Native Kentuckian Emma Speed Sampson wrote the Miss Minerva books, and my siblings and I sat enthralled as Aunt Muriel Adams (with a master’s degree in library Science from the University of Kentucky), using black southern dialect as appropriate, read the charming accounts of Miss Minerva’s life in the south. My aunt also delighted me by bringing “Brer Rabbit and the Tar Baby” to life.
All are now considered politically incorrect; however, if you think for a minute that they made me stereotype others by race/ethnicity, you are mistaken. Why? I’m not going into the complexities, but one thing I will indicate is that from the time I was a child in Sunday school at the Central Baptist Church in Cumberland, I sang with joy, “Jesus loves the little children/ all the children of the world/ red and yellow, black and white/ they are precious in his sight/Jesus loves the little children of the world.”

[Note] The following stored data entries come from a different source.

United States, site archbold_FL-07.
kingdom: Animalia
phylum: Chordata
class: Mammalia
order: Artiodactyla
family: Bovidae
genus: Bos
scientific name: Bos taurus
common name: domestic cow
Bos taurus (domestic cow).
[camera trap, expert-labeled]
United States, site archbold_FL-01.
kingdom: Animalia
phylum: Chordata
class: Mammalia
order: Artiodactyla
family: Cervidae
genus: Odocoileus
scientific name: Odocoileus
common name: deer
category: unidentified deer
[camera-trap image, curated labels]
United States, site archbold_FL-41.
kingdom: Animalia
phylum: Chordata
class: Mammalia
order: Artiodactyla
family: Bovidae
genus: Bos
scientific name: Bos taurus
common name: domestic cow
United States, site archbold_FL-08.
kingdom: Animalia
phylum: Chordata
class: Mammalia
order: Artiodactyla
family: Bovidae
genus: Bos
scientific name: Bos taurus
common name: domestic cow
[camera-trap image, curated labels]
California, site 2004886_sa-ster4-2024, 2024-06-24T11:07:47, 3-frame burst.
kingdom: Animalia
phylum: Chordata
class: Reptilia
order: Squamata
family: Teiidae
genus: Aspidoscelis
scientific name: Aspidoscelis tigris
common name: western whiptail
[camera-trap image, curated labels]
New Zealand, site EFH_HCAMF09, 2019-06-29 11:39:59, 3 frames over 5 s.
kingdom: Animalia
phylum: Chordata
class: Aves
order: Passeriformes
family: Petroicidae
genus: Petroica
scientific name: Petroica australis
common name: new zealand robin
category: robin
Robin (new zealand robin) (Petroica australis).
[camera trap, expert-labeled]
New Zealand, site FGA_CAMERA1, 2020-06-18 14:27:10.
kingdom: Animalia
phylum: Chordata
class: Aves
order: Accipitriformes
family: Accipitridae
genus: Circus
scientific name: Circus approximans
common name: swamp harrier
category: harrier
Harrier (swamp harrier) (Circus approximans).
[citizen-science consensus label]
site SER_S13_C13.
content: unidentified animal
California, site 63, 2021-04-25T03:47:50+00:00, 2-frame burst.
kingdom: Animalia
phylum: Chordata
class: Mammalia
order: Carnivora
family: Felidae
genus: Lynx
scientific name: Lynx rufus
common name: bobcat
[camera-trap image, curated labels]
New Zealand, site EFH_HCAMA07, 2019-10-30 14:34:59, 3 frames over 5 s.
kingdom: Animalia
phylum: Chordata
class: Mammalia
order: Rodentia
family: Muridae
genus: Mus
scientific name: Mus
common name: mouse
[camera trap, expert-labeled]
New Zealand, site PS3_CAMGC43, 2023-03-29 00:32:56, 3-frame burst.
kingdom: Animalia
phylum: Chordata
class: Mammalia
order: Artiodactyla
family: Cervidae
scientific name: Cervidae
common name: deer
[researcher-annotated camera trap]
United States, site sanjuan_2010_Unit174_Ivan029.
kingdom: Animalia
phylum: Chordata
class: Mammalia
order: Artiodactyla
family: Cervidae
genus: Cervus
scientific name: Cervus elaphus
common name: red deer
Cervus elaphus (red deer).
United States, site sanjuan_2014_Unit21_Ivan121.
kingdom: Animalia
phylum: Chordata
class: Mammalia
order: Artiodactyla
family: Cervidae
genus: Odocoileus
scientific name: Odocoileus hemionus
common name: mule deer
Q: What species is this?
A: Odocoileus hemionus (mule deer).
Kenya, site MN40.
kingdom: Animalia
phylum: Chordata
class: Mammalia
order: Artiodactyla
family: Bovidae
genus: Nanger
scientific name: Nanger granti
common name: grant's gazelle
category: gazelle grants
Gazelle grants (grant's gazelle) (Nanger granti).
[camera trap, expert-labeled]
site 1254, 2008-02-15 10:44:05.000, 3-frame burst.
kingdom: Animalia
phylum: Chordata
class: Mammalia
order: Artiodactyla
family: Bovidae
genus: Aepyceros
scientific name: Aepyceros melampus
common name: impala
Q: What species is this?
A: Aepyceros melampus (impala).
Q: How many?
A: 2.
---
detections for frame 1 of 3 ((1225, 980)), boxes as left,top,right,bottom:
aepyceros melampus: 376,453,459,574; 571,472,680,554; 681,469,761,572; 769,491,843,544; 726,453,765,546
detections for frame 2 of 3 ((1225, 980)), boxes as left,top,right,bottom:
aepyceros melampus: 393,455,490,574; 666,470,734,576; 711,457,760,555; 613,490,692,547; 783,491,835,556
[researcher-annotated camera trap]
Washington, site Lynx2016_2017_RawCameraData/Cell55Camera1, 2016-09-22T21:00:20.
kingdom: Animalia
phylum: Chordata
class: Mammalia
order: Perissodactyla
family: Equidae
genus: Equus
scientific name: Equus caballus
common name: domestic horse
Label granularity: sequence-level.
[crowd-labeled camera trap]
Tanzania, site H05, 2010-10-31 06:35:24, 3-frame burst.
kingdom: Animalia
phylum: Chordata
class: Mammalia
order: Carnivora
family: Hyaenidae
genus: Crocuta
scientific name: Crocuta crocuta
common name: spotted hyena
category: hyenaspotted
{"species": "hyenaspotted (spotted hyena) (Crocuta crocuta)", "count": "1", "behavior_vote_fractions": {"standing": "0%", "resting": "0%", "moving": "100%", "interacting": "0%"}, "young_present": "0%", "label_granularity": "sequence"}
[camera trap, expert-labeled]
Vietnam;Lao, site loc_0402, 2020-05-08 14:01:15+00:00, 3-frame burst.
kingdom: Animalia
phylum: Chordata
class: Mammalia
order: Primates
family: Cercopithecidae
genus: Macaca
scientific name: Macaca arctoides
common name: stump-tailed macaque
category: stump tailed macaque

I am now teaching a course in writing and illustrating children’s literature. This presents a dilemma to my students. If they write what they understand about Asian American, African American, Hispanic American or Native American culture, will they be accused of being racist? Or if they choose to be race neutral, they can be accused of being politically correct.
We have an African American, or is the correct word biracial, president and the insults hurled his way because of his color should embarrass those who are throwing them as well as those who stand back and do nothing. Articles on segregation I’ve read this week in the Chronicle of Higher Education and the Atlantic bring all of up short when we realize how far we have yet to travel in race relations.
I will throw out a question that is closer to home. Native Harlan Countian and respected author of children’s literature George Ella Lyon at times uses Appalachian settings, characters and culture in her work. Should she be careful so as not to stereotype Appalachians?
Our world is complex, and daily we learn of atrocious acts, both verbal and physical, as some Americans interface with others whom they concern unworthy because of their age, weight, religion, class, skin color, sexual orientation or political party.
How did the books of your childhood impact your adult stance in regard to any of these issues? I’d like to hear from you.